Biden’s blacklist of Chinese stocks is the clearest sign that the Sino-American capital war, part of a broader decoupling of the two economies, is very much alive. Indeed, there is a push from some quarters to have the EU and the UK follow America’s lead and restrict investment in certain companies. More broadly, China is very likely going to play an ever bigger role in investors’ ESG considerations: ultimately, how can you invest in an ethical and socially conscious way in a country which is one of the most egregious abusers of human rights? That, after all, is a key part of Biden’s rationale for sanctions.
The picture is now further blurred by China’s actions. The CCP is looking to control not only overseas listings but, more importantly, the underlying businesses which Xi Jinping deems at odds with his vision of China. Hong Kong may seem to be the natural beneficiary of an exodus of Chinese firms from New York. Yet the listing venue is irrelevant if you are forced to become a non-profit entity.
It was always taken as a given that pragmatism prevailed in the corridors of power in Beijing and that China needed foreign capital and would keep the investment doors open. Well, after the collapse of education stocks that assumption no longer holds. Beijing is perfectly willing to slam the door shut on foreigners when it suits its purpose.

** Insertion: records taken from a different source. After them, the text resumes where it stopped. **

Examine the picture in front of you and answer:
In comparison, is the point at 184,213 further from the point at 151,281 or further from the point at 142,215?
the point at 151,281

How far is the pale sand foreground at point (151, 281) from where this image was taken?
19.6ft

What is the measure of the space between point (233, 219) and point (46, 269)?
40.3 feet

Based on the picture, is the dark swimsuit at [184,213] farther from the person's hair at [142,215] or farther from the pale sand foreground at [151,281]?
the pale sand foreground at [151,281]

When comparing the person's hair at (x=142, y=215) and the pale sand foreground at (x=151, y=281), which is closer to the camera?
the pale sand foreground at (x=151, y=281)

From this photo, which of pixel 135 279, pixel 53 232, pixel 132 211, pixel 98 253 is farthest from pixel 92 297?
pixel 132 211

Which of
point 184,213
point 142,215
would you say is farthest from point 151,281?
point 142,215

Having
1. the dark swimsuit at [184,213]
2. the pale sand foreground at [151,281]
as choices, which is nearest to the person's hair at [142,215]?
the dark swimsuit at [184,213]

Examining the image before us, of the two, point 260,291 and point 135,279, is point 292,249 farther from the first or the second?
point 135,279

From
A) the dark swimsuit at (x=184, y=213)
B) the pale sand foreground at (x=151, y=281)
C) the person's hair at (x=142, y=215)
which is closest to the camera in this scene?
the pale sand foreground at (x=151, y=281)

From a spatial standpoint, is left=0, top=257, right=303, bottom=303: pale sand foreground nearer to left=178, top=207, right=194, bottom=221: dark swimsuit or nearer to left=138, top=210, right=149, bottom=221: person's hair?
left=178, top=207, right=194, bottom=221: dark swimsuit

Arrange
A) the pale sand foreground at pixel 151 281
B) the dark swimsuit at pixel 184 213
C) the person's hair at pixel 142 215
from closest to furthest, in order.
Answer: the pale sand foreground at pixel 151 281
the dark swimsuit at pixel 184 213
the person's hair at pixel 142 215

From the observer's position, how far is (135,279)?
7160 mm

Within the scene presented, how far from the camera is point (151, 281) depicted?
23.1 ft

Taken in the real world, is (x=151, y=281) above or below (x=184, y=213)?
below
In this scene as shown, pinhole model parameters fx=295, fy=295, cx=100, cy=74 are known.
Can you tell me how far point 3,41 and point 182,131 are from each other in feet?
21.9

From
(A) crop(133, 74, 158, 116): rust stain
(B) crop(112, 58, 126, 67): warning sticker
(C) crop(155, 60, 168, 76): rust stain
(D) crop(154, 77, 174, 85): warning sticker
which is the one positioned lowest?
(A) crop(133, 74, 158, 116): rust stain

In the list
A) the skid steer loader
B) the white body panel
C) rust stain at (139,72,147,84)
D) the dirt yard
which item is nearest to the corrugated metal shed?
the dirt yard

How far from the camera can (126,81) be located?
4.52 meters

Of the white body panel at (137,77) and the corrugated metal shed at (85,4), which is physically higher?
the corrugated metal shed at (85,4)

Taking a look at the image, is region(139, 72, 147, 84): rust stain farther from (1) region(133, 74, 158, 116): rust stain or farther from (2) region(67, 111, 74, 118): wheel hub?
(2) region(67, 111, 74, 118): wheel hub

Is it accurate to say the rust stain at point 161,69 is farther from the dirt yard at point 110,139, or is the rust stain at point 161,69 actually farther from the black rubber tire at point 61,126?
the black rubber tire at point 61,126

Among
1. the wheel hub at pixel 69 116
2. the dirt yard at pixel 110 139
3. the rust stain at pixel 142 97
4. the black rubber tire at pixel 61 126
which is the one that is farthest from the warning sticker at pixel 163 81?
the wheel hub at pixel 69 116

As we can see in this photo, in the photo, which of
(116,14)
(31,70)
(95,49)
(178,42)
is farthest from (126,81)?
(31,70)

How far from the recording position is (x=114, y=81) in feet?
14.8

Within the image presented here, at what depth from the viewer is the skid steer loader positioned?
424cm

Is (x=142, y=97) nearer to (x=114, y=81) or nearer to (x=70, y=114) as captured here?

And with China responding more assertively in kind against EU and US sanctions, it can’t be assumed that investors from those jurisdictions won’t become pawns, or even financial hostages, in the fight between China and the US.
Investors, then, find themselves in uncharted territory. China’s markets are just too big to ignore. Its fast economic growth, large number of listed companies and high trading volumes mean that money will continue to flow into China. Even with the Trump-Biden sanctions, net inflows via Connect in the first seven months of 2021 reached Rmb234bn. But investors surely need to rerate China risk.
The crushing of Didi and the education firms has sounded the alarm. If the fund manager doesn’t hear the bells ringing, the risk management and compliance departments should.
This isn’t just another market sell-off that presents a buying opportunity – China’s investment rules and risks have changed.
Nor should investors think that these changes have appeared out of thin air. Be it Ant Group, Didi or the education companies, it is becoming clear that corporate executives knew more about the looming shift in regulation than they let on. Investors need to demand more from China’s high-profile companies.
The investment landscape in China has become hugely complex. If the ready conclusion from the past few weeks is that ideology and politics have become more significant market factors, how do you value that? Projections of growth and cash flows fit nicely in a spreadsheet, but how do you price in Xi’s latest speech on the China Dream?
Even investing in companies which are aligned with CCP policies is uncertain, because who can say whether the valuation or growth of those companies will be acceptable to the state? China isn’t uninvestable, but it’s going to seem like that for a time.